Copy the records below exactly as they appear.

▶ _SUPPLIED RECORDS_

+++

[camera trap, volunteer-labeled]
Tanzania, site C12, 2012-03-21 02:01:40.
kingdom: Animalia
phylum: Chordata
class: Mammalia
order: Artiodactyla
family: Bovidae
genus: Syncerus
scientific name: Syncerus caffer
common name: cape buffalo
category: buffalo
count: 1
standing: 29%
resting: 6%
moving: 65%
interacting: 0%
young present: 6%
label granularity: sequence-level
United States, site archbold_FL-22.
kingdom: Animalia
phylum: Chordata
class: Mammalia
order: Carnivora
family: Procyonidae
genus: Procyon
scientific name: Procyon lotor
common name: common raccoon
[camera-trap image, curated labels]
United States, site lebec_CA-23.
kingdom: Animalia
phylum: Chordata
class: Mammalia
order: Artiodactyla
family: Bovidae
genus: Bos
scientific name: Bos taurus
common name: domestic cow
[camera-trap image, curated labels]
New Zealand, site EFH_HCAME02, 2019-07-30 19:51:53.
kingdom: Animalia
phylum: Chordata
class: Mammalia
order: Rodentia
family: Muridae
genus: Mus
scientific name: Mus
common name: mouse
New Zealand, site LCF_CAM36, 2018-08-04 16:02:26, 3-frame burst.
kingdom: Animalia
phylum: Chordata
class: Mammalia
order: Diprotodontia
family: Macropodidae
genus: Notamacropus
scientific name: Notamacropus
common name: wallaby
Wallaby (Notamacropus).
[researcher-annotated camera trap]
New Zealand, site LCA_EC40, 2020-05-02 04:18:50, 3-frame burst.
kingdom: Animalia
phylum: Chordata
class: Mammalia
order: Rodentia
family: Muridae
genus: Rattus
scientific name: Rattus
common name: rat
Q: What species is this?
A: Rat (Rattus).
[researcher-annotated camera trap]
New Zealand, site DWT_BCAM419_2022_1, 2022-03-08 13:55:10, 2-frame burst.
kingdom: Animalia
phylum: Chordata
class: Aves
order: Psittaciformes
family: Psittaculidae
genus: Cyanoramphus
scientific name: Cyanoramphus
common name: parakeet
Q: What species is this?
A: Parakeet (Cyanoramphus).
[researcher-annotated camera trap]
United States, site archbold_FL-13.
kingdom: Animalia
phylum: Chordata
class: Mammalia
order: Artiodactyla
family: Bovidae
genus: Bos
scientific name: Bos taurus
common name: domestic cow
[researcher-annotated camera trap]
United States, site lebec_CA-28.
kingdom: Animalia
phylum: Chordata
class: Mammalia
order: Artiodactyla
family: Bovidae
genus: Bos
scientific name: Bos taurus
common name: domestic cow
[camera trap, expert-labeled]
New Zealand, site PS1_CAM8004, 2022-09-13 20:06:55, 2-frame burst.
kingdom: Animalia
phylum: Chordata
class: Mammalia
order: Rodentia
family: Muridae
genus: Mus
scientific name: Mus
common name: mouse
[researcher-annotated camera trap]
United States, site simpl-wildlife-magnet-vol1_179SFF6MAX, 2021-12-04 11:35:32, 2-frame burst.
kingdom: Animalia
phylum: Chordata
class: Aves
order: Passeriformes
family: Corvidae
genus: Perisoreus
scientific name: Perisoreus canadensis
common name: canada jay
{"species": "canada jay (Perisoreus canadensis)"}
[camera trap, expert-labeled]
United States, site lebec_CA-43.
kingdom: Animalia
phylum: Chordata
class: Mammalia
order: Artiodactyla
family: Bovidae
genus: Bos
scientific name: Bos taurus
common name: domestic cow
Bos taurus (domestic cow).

+++

▶ _OUTPUT OF THE TASK_
[camera trap, volunteer-labeled]
Tanzania, site C12, 2012-03-21 02:01:40.
kingdom: Animalia
phylum: Chordata
class: Mammalia
order: Artiodactyla
family: Bovidae
genus: Syncerus
scientific name: Syncerus caffer
common name: cape buffalo
category: buffalo
count: 1
standing: 29%
resting: 6%
moving: 65%
interacting: 0%
young present: 6%
label granularity: sequence-level
United States, site archbold_FL-22.
kingdom: Animalia
phylum: Chordata
class: Mammalia
order: Carnivora
family: Procyonidae
genus: Procyon
scientific name: Procyon lotor
common name: common raccoon
[camera-trap image, curated labels]
United States, site lebec_CA-23.
kingdom: Animalia
phylum: Chordata
class: Mammalia
order: Artiodactyla
family: Bovidae
genus: Bos
scientific name: Bos taurus
common name: domestic cow
[camera-trap image, curated labels]
New Zealand, site EFH_HCAME02, 2019-07-30 19:51:53.
kingdom: Animalia
phylum: Chordata
class: Mammalia
order: Rodentia
family: Muridae
genus: Mus
scientific name: Mus
common name: mouse
New Zealand, site LCF_CAM36, 2018-08-04 16:02:26, 3-frame burst.
kingdom: Animalia
phylum: Chordata
class: Mammalia
order: Diprotodontia
family: Macropodidae
genus: Notamacropus
scientific name: Notamacropus
common name: wallaby
Wallaby (Notamacropus).
[researcher-annotated camera trap]
New Zealand, site LCA_EC40, 2020-05-02 04:18:50, 3-frame burst.
kingdom: Animalia
phylum: Chordata
class: Mammalia
order: Rodentia
family: Muridae
genus: Rattus
scientific name: Rattus
common name: rat
Q: What species is this?
A: Rat (Rattus).
[researcher-annotated camera trap]
New Zealand, site DWT_BCAM419_2022_1, 2022-03-08 13:55:10, 2-frame burst.
kingdom: Animalia
phylum: Chordata
class: Aves
order: Psittaciformes
family: Psittaculidae
genus: Cyanoramphus
scientific name: Cyanoramphus
common name: parakeet
Q: What species is this?
A: Parakeet (Cyanoramphus).
[researcher-annotated camera trap]
United States, site archbold_FL-13.
kingdom: Animalia
phylum: Chordata
class: Mammalia
order: Artiodactyla
family: Bovidae
genus: Bos
scientific name: Bos taurus
common name: domestic cow
[researcher-annotated camera trap]
United States, site lebec_CA-28.
kingdom: Animalia
phylum: Chordata
class: Mammalia
order: Artiodactyla
family: Bovidae
genus: Bos
scientific name: Bos taurus
common name: domestic cow
[camera trap, expert-labeled]
New Zealand, site PS1_CAM8004, 2022-09-13 20:06:55, 2-frame burst.
kingdom: Animalia
phylum: Chordata
class: Mammalia
order: Rodentia
family: Muridae
genus: Mus
scientific name: Mus
common name: mouse
[researcher-annotated camera trap]
United States, site simpl-wildlife-magnet-vol1_179SFF6MAX, 2021-12-04 11:35:32, 2-frame burst.
kingdom: Animalia
phylum: Chordata
class: Aves
order: Passeriformes
family: Corvidae
genus: Perisoreus
scientific name: Perisoreus canadensis
common name: canada jay
{"species": "canada jay (Perisoreus canadensis)"}
[camera trap, expert-labeled]
United States, site lebec_CA-43.
kingdom: Animalia
phylum: Chordata
class: Mammalia
order: Artiodactyla
family: Bovidae
genus: Bos
scientific name: Bos taurus
common name: domestic cow
Bos taurus (domestic cow).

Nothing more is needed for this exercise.